Saved entries:

++++++

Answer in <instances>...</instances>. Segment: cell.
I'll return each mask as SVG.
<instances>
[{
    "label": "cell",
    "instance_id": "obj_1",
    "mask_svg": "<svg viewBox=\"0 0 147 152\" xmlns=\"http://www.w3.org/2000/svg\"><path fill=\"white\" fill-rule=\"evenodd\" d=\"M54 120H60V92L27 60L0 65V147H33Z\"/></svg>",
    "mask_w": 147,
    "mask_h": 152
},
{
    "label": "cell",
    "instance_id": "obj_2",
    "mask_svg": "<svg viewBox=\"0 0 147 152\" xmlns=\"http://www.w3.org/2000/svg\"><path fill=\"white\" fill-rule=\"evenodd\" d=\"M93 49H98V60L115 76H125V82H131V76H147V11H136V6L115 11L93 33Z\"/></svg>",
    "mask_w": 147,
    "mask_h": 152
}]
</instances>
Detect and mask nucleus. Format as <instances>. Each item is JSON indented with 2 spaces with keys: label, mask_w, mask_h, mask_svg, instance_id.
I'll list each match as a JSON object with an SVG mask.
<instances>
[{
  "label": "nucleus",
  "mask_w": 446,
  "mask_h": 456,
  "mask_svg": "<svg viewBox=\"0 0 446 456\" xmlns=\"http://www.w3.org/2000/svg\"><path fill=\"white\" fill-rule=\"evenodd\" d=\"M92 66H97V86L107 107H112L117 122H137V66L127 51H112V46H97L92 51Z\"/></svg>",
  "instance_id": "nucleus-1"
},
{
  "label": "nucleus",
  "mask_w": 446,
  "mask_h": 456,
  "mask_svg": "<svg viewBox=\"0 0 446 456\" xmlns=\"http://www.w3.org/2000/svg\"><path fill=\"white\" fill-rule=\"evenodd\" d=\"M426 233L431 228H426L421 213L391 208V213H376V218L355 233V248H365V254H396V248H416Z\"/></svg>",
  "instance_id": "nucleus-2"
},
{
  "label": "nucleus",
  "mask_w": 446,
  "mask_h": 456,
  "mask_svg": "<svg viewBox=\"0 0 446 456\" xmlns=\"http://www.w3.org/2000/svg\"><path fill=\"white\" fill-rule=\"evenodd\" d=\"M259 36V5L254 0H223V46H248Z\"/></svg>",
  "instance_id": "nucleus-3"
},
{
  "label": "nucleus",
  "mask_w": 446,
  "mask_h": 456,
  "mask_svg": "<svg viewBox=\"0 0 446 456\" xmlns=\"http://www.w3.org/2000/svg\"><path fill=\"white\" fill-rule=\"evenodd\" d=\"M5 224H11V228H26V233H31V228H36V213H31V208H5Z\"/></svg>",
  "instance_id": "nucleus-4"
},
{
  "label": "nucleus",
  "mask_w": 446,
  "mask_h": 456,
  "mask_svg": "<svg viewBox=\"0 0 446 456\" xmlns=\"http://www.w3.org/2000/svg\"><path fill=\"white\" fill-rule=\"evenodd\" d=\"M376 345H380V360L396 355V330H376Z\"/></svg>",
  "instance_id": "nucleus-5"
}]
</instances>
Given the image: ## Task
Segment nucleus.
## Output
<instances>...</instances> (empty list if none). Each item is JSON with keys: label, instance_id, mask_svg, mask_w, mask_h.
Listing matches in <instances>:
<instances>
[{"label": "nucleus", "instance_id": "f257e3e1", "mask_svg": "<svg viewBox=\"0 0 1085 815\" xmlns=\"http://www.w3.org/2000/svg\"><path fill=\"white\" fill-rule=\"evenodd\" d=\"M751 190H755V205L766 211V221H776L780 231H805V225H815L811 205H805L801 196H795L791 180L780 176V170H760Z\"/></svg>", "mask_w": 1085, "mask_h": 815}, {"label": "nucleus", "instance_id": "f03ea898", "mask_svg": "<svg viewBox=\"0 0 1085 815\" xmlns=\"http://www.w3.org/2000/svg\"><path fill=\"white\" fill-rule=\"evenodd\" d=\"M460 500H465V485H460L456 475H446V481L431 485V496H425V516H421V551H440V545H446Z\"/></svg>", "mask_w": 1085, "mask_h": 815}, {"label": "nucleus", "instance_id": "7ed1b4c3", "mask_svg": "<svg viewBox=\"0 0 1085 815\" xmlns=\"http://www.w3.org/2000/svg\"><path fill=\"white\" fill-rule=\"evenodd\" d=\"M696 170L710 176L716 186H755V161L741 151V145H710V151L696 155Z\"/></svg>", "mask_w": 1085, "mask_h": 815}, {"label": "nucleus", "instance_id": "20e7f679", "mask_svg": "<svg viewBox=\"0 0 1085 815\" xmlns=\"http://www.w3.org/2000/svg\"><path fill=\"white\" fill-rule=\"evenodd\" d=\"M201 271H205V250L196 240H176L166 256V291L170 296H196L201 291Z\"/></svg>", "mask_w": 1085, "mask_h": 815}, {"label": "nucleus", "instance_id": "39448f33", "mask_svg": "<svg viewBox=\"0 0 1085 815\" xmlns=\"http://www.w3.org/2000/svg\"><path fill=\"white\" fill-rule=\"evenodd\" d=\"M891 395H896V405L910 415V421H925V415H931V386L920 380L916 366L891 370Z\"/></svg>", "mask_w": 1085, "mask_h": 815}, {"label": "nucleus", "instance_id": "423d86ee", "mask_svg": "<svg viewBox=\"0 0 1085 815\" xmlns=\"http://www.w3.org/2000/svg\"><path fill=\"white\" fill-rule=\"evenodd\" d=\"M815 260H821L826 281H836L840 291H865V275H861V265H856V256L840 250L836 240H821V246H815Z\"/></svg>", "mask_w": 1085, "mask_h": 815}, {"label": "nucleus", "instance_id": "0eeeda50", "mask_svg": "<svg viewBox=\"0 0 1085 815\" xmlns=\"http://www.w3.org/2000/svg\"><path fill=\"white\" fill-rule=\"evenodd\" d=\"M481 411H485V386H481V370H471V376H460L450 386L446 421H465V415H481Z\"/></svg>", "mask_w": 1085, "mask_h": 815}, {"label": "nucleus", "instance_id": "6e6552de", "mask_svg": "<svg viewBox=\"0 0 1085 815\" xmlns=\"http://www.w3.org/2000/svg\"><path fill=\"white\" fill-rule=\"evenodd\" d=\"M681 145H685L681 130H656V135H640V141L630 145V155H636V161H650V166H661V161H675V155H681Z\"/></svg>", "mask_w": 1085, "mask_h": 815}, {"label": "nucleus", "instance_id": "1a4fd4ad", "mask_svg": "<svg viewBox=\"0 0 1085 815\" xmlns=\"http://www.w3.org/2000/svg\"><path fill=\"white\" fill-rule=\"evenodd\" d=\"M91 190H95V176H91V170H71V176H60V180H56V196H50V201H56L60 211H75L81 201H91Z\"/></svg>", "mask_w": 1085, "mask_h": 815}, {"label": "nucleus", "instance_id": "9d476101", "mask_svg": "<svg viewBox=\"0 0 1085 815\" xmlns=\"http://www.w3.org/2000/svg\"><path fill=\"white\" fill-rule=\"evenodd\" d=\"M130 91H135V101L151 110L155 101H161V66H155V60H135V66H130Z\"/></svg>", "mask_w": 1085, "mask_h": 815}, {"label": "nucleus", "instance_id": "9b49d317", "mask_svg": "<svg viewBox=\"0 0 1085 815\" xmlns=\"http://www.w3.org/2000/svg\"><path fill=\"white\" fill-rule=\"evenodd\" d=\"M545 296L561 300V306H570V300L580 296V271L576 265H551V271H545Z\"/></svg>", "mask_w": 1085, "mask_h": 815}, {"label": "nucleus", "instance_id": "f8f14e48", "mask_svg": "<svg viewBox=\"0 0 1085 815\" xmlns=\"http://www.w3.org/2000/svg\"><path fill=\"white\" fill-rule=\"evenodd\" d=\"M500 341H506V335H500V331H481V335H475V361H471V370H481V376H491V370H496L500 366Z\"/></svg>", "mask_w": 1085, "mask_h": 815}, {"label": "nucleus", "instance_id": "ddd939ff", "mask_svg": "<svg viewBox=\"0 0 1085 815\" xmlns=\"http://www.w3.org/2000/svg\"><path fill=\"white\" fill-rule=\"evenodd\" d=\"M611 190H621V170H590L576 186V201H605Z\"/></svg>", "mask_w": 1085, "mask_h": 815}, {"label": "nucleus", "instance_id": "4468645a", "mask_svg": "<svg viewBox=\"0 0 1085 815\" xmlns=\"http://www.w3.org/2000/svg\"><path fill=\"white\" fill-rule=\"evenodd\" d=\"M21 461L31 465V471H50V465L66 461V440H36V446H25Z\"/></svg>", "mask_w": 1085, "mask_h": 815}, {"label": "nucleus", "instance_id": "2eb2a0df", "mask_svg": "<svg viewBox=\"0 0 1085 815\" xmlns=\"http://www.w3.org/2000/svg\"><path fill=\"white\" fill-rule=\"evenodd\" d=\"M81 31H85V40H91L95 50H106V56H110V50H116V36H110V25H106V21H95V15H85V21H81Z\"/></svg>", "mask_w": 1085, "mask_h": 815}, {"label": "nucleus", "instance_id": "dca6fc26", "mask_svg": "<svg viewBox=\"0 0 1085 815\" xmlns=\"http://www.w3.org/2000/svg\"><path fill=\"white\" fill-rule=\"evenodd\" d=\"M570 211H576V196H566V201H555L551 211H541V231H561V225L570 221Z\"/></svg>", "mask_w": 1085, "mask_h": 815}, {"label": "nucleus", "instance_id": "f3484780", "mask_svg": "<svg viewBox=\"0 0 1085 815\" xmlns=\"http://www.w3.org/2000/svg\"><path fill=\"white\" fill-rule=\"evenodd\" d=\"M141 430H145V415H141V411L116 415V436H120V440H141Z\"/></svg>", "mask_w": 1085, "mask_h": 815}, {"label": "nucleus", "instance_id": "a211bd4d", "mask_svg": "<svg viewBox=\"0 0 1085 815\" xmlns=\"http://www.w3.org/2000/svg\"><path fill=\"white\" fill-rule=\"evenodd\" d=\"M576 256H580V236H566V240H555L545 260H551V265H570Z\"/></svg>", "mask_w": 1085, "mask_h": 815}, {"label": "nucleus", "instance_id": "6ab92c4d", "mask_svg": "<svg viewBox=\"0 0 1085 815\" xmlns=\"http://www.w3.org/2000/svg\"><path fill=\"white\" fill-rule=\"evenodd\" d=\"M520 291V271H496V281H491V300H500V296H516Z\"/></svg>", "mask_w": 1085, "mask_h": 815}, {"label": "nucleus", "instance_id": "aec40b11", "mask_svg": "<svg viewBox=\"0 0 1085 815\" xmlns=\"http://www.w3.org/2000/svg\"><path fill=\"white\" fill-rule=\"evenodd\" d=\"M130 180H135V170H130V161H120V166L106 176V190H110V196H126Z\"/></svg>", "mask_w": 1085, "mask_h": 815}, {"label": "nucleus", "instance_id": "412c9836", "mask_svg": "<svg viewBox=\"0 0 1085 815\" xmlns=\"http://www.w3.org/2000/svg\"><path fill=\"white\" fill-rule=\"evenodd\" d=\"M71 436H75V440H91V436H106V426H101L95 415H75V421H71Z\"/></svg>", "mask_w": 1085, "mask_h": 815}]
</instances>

++++++

Set task:
Count the lines in the rows above that contain the string "Segment", treating uppercase and lowercase as different. Reply with the number only.

Answer:
2